Fed, Haziran Ayı Faiz Kararını Açıkladı: Faizlerde Değişiklik Yok

ABD Merkez Bankası (Fed), Haziran ayı Federal Açık Piyasa Komitesi (FOMC) toplantısında politika faizini değiştirmeme kararı aldı. Böylece üst üste dördüncü toplantıda da faiz oranları sabit bırakıldı.

Faiz Kararı Oybirliğiyle Alındı

Fed, politika faizini beklentilere paralel olarak yüzde 4,25 – 4,50 aralığında sabit tuttu. Karar, FOMC üyeleri tarafından oybirliğiyle alındı. Faizlerin sabit tutulması kararı, piyasalar tarafından büyük ölçüde bekleniyordu ve açıklamanın ardından finansal piyasalarda sınırlı hareketlilik gözlendi.

Belirsizlik Azaldı Ancak Sürmeye Devam Ediyor

Karar metninde ekonomik görünüme ilişkin belirsizliğin azaldığı ifade edilse de, “yüksek seviyede kaldığı” vurgulandı. Fed, 2024 yılı sonuna kadar iki adet faiz indirimi öngörüsünü korudu. Bu da bankanın temkinli ama kademeli bir faiz indirimi politikasına bağlı kalmak istediğini gösteriyor.

Enflasyon ve Veri Takibi Devam Ediyor

ABD’de Tüketici Fiyat Endeksi (TÜFE), Mayıs ayında aylık %0,1, yıllık %2,4 artarak beklentilerin altında kaldı. Bu veri, enflasyon baskısının kademeli olarak azaldığına işaret ediyor ve Fed’in faizleri sabit tutma kararını destekleyen önemli göstergelerden biri oldu.

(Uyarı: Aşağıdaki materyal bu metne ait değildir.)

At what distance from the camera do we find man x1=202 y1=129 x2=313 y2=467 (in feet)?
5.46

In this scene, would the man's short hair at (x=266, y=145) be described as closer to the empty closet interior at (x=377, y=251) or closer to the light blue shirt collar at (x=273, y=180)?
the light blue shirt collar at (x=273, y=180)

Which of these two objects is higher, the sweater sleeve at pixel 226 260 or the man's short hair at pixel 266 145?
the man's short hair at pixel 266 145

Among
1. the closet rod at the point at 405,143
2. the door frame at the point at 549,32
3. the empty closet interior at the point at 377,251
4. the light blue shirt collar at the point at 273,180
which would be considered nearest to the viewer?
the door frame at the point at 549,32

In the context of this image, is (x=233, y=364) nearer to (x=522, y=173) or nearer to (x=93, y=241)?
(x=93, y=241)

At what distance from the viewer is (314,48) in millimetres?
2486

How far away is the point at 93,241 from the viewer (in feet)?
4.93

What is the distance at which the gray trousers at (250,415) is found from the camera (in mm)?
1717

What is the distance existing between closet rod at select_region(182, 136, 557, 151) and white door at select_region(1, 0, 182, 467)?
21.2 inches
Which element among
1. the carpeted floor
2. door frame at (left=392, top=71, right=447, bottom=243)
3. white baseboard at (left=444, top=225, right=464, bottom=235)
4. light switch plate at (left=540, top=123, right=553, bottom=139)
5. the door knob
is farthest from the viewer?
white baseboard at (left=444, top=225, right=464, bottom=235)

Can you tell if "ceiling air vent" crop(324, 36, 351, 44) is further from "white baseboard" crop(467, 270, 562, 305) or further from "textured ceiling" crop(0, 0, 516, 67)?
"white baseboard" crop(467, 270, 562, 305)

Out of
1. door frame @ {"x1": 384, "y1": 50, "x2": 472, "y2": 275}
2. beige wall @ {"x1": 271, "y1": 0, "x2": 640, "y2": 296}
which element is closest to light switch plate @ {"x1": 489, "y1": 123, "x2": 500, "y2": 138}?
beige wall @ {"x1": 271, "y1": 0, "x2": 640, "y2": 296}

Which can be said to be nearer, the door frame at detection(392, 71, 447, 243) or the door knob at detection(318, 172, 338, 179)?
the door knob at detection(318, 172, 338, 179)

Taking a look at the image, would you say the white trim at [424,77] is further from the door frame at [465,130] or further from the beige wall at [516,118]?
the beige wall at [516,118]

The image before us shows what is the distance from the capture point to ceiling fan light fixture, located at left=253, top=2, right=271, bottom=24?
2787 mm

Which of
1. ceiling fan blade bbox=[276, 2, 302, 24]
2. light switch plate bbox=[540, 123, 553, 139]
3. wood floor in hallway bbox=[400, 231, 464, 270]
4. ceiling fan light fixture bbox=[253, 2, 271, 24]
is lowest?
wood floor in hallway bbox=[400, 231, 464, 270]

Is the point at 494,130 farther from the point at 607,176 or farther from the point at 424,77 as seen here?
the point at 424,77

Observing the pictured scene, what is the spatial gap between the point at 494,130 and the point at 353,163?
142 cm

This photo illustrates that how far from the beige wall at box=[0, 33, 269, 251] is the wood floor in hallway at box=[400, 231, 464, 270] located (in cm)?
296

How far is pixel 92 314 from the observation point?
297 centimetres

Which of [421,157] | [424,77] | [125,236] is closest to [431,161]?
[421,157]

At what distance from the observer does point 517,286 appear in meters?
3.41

Jeopolitik Riskler Gölge Düşürüyor

Piyasalarda, Fed kararının yanı sıra ABD’nin İsrail’in İran’a yönelik olası askeri operasyonlarına katılması ihtimali de endişe kaynağı olmaya devam ediyor. Jeopolitik riskler, küresel finans piyasaları üzerinde baskı oluşturmaya devam ederken, Fed’in temkinli duruşunu koruması dikkat çekiyor.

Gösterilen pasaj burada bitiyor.